● **Exercise material**:
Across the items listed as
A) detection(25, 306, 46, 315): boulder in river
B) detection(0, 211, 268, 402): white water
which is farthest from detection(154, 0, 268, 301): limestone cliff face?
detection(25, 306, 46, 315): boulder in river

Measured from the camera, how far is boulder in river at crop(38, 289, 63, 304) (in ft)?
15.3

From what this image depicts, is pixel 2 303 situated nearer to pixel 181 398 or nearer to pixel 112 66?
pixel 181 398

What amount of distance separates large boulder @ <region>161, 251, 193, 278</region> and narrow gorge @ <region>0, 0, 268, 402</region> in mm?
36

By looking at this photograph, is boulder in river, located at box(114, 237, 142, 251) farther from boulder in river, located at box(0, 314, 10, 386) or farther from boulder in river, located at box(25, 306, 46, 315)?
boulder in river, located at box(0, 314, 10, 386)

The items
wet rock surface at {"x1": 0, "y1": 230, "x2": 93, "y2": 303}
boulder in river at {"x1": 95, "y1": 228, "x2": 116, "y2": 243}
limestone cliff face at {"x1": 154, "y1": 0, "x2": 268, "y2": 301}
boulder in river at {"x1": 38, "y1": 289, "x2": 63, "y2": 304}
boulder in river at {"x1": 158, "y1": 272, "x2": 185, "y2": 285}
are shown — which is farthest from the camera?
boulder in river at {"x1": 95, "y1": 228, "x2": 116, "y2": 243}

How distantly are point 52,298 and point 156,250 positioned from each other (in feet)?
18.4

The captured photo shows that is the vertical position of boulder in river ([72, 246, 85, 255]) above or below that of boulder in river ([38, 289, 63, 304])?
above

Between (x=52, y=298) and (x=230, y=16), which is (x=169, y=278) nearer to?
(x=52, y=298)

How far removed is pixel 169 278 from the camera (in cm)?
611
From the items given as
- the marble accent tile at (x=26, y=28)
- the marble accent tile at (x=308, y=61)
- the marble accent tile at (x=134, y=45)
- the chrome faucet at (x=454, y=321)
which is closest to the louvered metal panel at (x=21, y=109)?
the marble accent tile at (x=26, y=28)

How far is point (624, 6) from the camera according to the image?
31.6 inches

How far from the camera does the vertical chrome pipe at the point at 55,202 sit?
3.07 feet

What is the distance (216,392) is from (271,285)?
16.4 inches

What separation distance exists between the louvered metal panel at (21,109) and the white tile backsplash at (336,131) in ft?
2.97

● **What is expected**: Copy all of the rows above verbatim, without changing a single character.

● **Solution below**:
Across the items listed as
A) detection(25, 306, 46, 315): boulder in river
B) detection(0, 211, 268, 402): white water
which is farthest from detection(154, 0, 268, 301): limestone cliff face?
detection(25, 306, 46, 315): boulder in river

Measured from the camera, how far is boulder in river at crop(38, 289, 63, 304) (in ft)?
15.3

From what this image depicts, is pixel 2 303 situated nearer to pixel 181 398 or nearer to pixel 112 66?
pixel 181 398

What amount of distance separates large boulder @ <region>161, 251, 193, 278</region> and narrow gorge @ <region>0, 0, 268, 402</region> in mm?
36

By looking at this photograph, is boulder in river, located at box(114, 237, 142, 251) farther from boulder in river, located at box(0, 314, 10, 386) or farther from boulder in river, located at box(25, 306, 46, 315)?
boulder in river, located at box(0, 314, 10, 386)

The items
wet rock surface at {"x1": 0, "y1": 230, "x2": 93, "y2": 303}
boulder in river at {"x1": 95, "y1": 228, "x2": 116, "y2": 243}
limestone cliff face at {"x1": 154, "y1": 0, "x2": 268, "y2": 301}
boulder in river at {"x1": 38, "y1": 289, "x2": 63, "y2": 304}
boulder in river at {"x1": 158, "y1": 272, "x2": 185, "y2": 285}
are shown — which is farthest from the camera?
boulder in river at {"x1": 95, "y1": 228, "x2": 116, "y2": 243}

How distantly are point 52,298 and point 156,250 positioned from each other (in feet)?
18.4

The captured photo shows that is the vertical position of boulder in river ([72, 246, 85, 255]) above or below that of boulder in river ([38, 289, 63, 304])?
above

Between (x=52, y=298) and (x=230, y=16), which is (x=169, y=278) nearer to?
(x=52, y=298)

How far removed is pixel 169 278 from the camera (in cm)?
611
From the items given as
- the marble accent tile at (x=26, y=28)
- the marble accent tile at (x=308, y=61)
- the marble accent tile at (x=134, y=45)
- the chrome faucet at (x=454, y=321)
which is closest to the louvered metal panel at (x=21, y=109)?
the marble accent tile at (x=26, y=28)

How far is point (624, 6) from the camera according to the image?
31.6 inches

How far from the camera does the vertical chrome pipe at the point at 55,202 sit?
3.07 feet

What is the distance (216,392) is from (271,285)?
16.4 inches

What separation distance exists between the louvered metal panel at (21,109) and the white tile backsplash at (336,131) in ft?
2.97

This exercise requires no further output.